Status: Planned — This feature is on the roadmap and not yet implemented. The architecture below describes the intended design.

Chat Import -- Implementation Plan

Phase 1: ChatGPT Import (Biggest Market Right Now)

Target: 2 weeks

This is where the users are. The QuitGPT movement is real, the export format is well-documented, and ChatGPT users have the deepest conversation histories.

Week 1: Core Pipeline

API Endpoints & Models

// DTOs
public record ImportUploadResponse(Guid ImportId, string Status, int ConversationCount, int MessageCount);
public record ImportStatusResponse(Guid ImportId, string Status, string SourceProvider, int ConversationCount, int MessageCount, DateTime CreatedAt, DateTime?

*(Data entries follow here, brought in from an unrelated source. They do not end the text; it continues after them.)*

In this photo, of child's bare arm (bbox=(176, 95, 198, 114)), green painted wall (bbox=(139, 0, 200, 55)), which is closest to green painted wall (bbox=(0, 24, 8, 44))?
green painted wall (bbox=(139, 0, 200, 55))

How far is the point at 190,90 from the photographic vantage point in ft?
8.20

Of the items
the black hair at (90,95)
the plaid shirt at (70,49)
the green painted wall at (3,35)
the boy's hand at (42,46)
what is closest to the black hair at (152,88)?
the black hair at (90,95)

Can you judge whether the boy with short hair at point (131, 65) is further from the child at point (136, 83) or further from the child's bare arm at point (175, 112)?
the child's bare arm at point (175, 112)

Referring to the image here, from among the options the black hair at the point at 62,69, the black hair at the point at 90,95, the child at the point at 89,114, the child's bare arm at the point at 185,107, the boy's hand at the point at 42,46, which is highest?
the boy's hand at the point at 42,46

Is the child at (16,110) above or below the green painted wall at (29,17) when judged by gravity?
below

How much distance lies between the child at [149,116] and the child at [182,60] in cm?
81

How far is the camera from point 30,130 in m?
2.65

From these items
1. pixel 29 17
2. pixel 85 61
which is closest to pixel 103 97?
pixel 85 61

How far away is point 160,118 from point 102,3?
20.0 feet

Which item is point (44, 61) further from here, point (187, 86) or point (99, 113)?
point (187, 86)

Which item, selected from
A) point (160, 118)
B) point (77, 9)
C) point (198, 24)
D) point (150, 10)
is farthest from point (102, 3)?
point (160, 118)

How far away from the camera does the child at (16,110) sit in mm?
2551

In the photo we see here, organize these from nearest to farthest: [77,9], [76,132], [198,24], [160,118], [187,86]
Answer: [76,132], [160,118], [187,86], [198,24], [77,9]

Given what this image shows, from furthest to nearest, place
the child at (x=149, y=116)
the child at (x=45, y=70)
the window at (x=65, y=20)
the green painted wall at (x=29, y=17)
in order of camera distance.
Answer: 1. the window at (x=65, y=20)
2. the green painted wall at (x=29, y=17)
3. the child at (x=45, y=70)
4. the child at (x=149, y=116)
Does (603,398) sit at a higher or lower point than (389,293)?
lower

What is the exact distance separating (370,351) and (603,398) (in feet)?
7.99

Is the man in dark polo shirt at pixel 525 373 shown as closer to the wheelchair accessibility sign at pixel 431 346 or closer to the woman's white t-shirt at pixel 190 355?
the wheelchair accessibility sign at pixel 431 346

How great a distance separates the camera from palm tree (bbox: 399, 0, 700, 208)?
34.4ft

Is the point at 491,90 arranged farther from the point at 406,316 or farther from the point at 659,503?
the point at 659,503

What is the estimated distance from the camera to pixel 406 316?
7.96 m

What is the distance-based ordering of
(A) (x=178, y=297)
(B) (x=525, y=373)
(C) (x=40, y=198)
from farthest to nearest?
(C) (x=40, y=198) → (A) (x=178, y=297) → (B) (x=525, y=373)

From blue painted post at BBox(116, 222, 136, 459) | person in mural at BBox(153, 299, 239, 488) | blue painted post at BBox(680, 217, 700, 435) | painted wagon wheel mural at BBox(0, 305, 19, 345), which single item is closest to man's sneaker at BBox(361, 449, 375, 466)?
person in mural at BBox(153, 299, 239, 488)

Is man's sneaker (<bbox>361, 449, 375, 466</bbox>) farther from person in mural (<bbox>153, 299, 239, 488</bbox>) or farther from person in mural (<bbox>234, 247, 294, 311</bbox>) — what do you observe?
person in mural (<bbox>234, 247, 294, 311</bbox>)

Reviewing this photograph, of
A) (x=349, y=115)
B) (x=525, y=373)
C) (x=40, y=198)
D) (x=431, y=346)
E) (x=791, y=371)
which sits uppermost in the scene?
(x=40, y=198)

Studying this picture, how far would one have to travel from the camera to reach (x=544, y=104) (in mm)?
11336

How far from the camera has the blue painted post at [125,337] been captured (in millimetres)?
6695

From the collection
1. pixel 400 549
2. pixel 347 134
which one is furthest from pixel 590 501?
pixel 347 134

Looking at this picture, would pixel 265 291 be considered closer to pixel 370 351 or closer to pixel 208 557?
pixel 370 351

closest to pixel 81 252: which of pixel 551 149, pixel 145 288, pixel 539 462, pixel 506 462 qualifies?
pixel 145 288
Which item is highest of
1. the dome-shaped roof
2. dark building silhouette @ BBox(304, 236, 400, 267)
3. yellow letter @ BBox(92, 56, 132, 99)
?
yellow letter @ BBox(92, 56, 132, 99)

CommittedAt, string? Error);
public record ImportPreviewResponse(Guid ImportId, ImportedIdentityProfile Identity, List<ExtractedDataItem> Facts, List<ExtractedDataItem> Memories, List<ExtractedDataItem> Preferences);
public record ExtractedDataItem(long Id, string DataType, string Key, JsonElement Value, float Confidence, bool? Approved);
public record ImportCommitRequest(List<long> ApprovedItemIds);
public record ImportCommitResponse(Guid ImportId, Guid IdentityId, string ApiKey, int MemoriesCreated, int FactsStored);

public record ImportedIdentityProfile
{
    public string? DisplayName { get; init; }
    public string? CommunicationStyle { get; init; }  // "casual", "formal", "technical"
    public string? Verbosity { get; init; }            // "concise", "moderate", "detailed"
    public List<string> ExpertiseDomains { get; init; }
    public List<string> FrequentTopics { get; init; }
    public string? InteractionStyle { get; init; }     // "collaborative", "directive", "exploratory"
}

Endpoints

POST   /api/import/upload
  - Accept: multipart/form-data
  - Body: file (ZIP or JSON), optional: displayName
  - Auth: optional (can import before account creation)
  - Returns: ImportUploadResponse
  - Kicks off background processing

GET    /api/import/{importId}
  - Returns: ImportStatusResponse
  - Poll this for processing status

GET    /api/import/{importId}/preview
  - Returns: ImportPreviewResponse
  - Only available when status = "ready_for_review"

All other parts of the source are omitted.